Unfortunately, this is not the case. When it comes to repaying your loan, there are very few ways in which you can defer. One of which is if you return to school. However, there are stipulations as well, such as the requirement that you be a full-time student and there’s a limit length as well (which may vary depending on the type of loan that you have).

You can also qualify for deferment based on your financial situation, such as if you lost your job and need to defer for a couple of months. Again, there are limit lengths on this and the qualifications vary from loan to loan.

So don’t just assume you’ll be able to defer your loan, as there’s a good possibility that you won’t be able to.

2. You don’t have to make monthly payments while you’re still in school

While this one is technically true, you still want to get it out of your mind.
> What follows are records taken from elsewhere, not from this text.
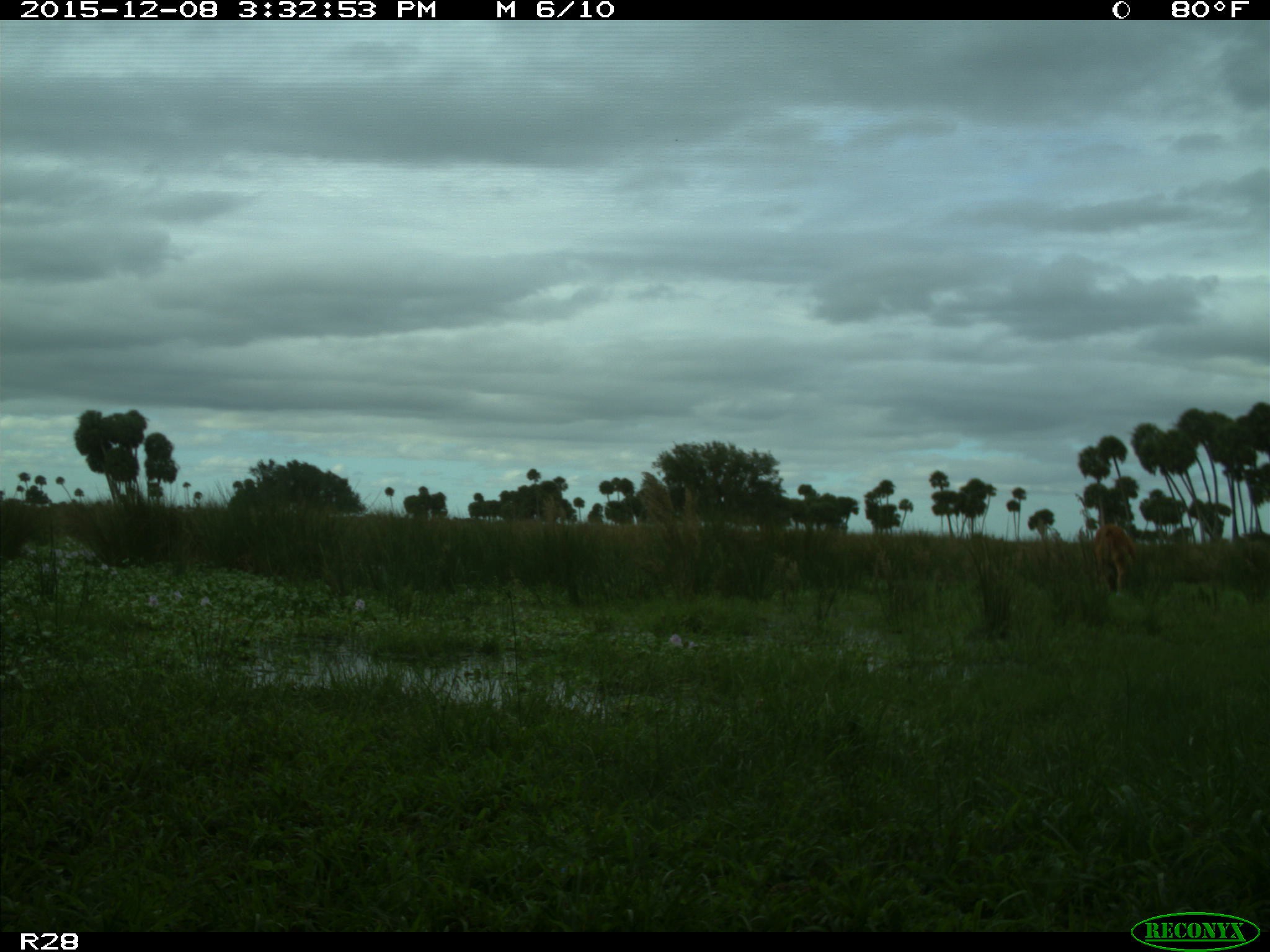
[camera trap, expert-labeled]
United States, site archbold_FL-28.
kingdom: Animalia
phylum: Chordata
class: Mammalia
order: Artiodactyla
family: Bovidae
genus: Bos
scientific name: Bos taurus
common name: domestic cow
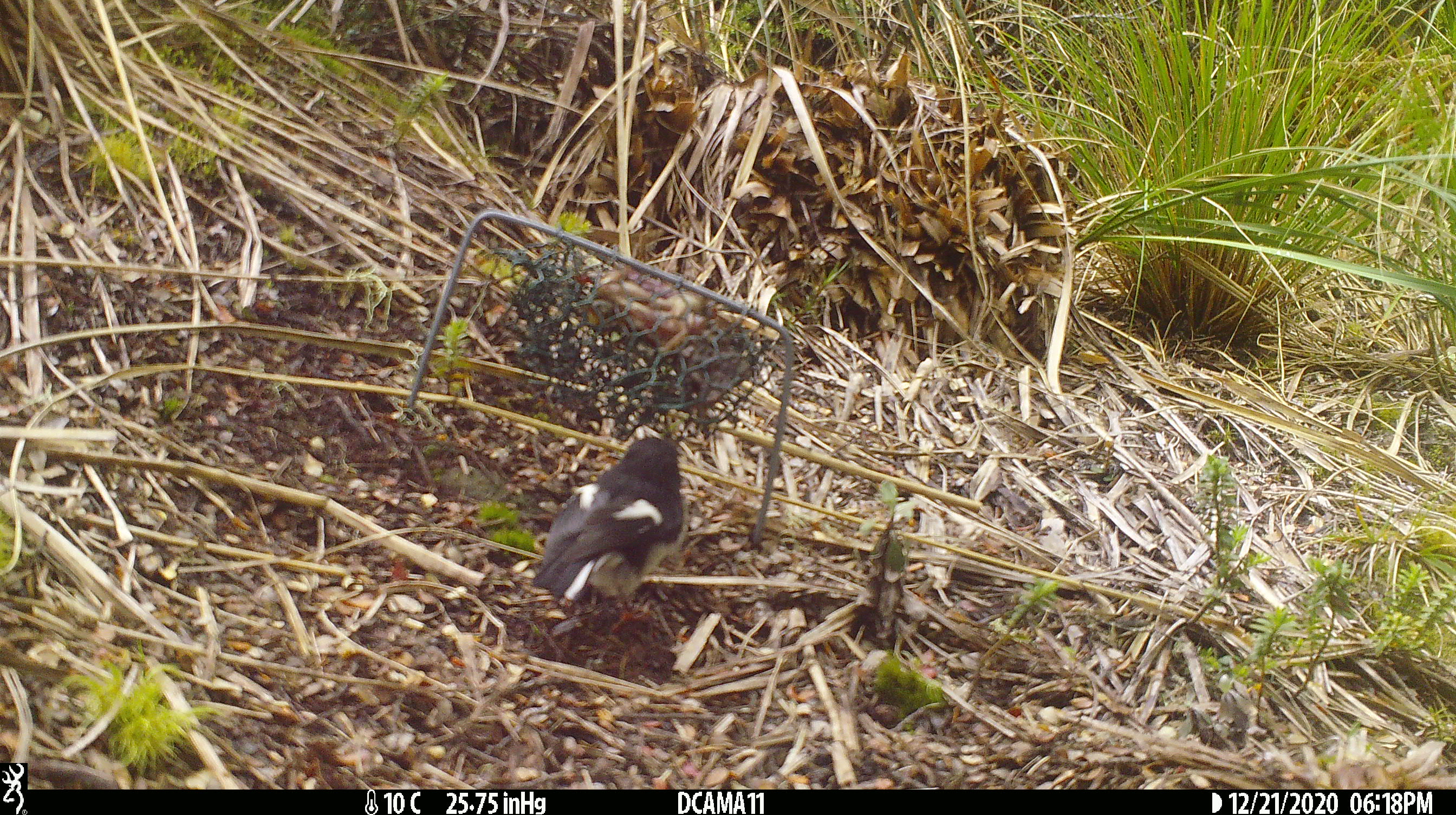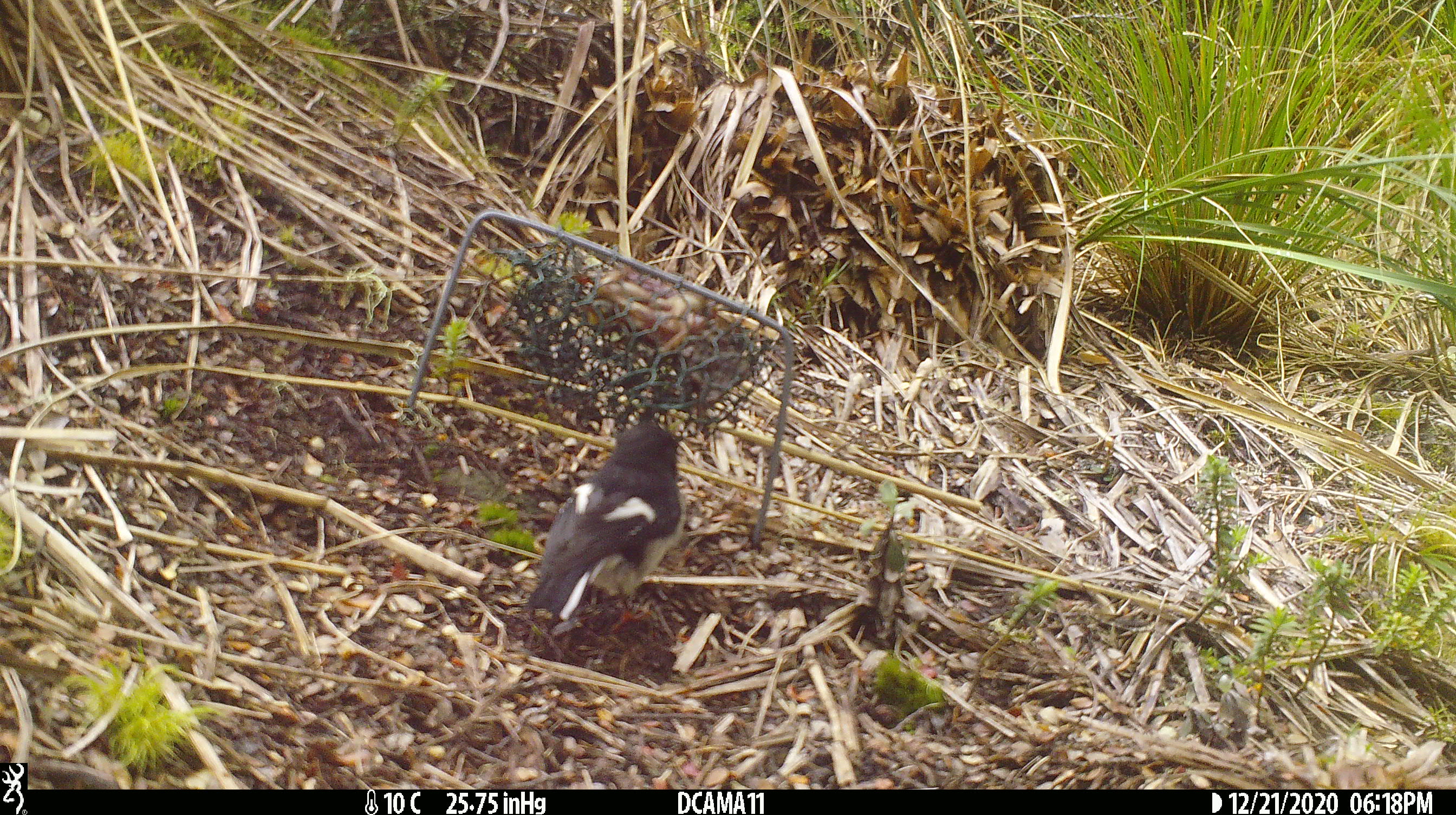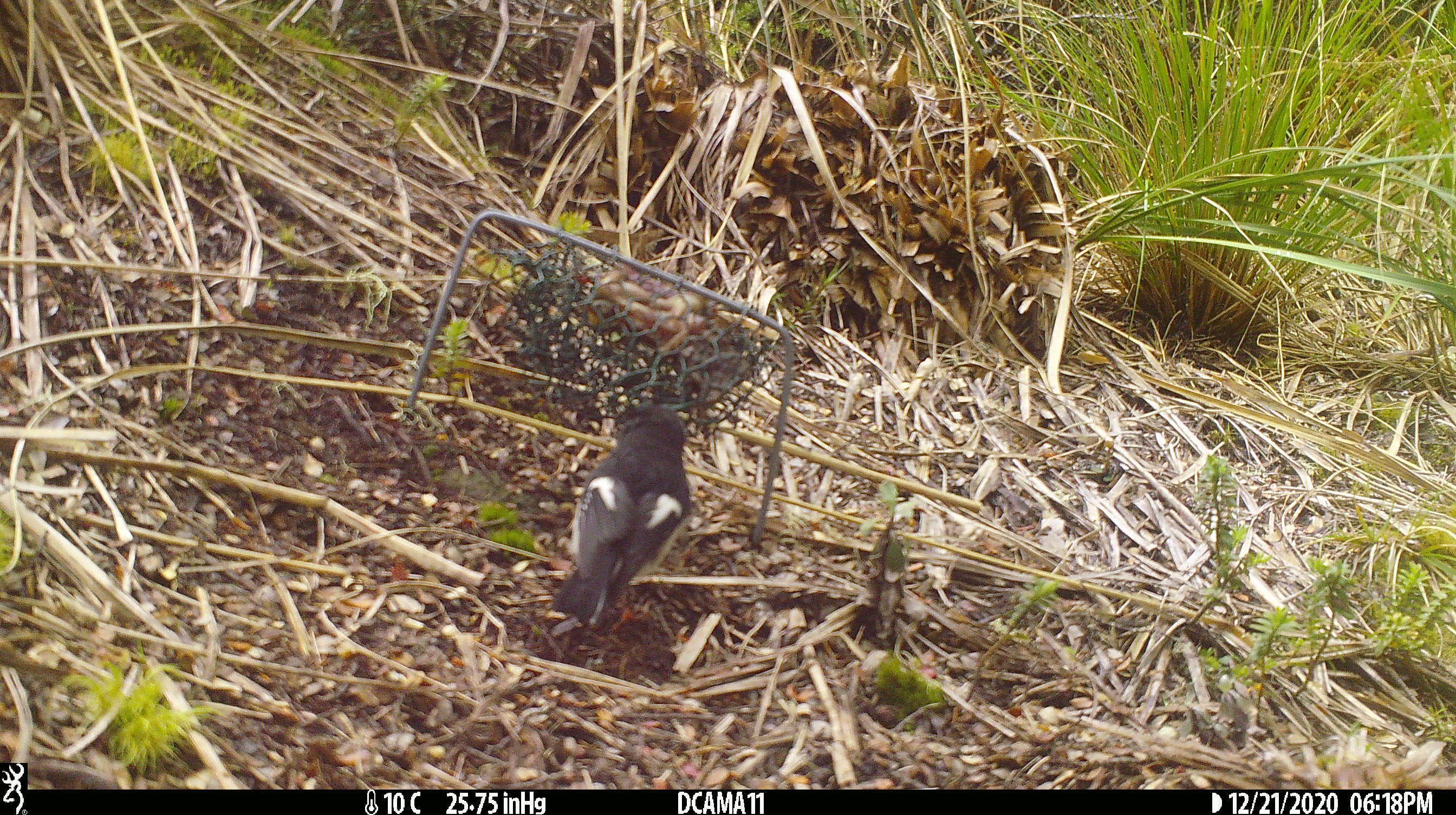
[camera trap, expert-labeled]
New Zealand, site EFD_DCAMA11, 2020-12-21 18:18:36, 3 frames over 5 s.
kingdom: Animalia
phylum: Chordata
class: Aves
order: Passeriformes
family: Petroicidae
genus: Petroica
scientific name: Petroica macrocephala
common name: tomtit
At the very least, you should be making small, monthly payments to combat the growing interest that you’re accruing while you’re in school. While, again, it’s not a necessity, it’s going to save you a ton of money in the long run.

3. All loans are the same

Nope. Not at all. First of all, there are federal versus private loans, and that’s a debate that will be ongoing for a long time. For many, federal loans aren’t an option, and for others, it’s the opposite. Essentially, what it comes down to is what’s best for you and your personal, financial situation.

The best way to determine which loan is best for you is to sit down with a financial advisor and discuss the different options available to you. Not all loans are the same, and after a meeting with an individual that knows what they’re talking about, you’ll quickly learn this.

4. You can change your monthly payments

Unfortunately, this is not always the case, especially for those that have taken out private loans. When you graduate, you are (depending on the loan option you chose) paying a fixed, monthly amount. Oftentimes, as many learn too late, it’s difficult if not impossible to lower your monthly payment, even if you can’t afford it. While there are options out there, such as consolidation and income-based repayment, these options are not made available to everyone, and this is something you’ll want to discuss with your loan provider before it’s too late.

Again, everybody’s loan is different, so you’ll want to make sure you’re speaking with a representative from your provider to make sure you’re getting the most accurate information in regards to what your repayment plan will look like.

5. Your interest rates won’t change

Again, this may be true for some (those with fixed interest plans), but for others, these rates are subject to change, and if that’s the case, you can almost guarantee that they will.

A large portion of what you’re paying back to your loan provider is interest, which is unfortunate, but true. Interest rates are through the roof, and they continually increase. So if you can sign up for a fixed interest plan, do it. If you don’t, you can bet that the rates are going to fluctuate, and it’ll rarely, if ever, be in your favor.

6. You can always consolidate your loans

Again, and unfortunately, this is not true for everyone. While consolidation is an option that will decrease your monthly payment, it is not an option that’s available to everyone. Think about it, loan providers are running a business. Why would they want to offer you a lower monthly payment? That means less money for them.

This is a fine-print-type situation, so you’ll want to be aware of it prior to signing up for your loans, as paying monthly payments on your loans separately can get expensive very quickly.

These are myths that are all too common when it comes to student loans. So educate yourself about your loans, be prepared for your repayment period to begin, and make sure you’re making smart financial decisions.

This will help to get you started, but take a little time to do some research regarding your loan and others to make sure you’re making the best decisions for yourself.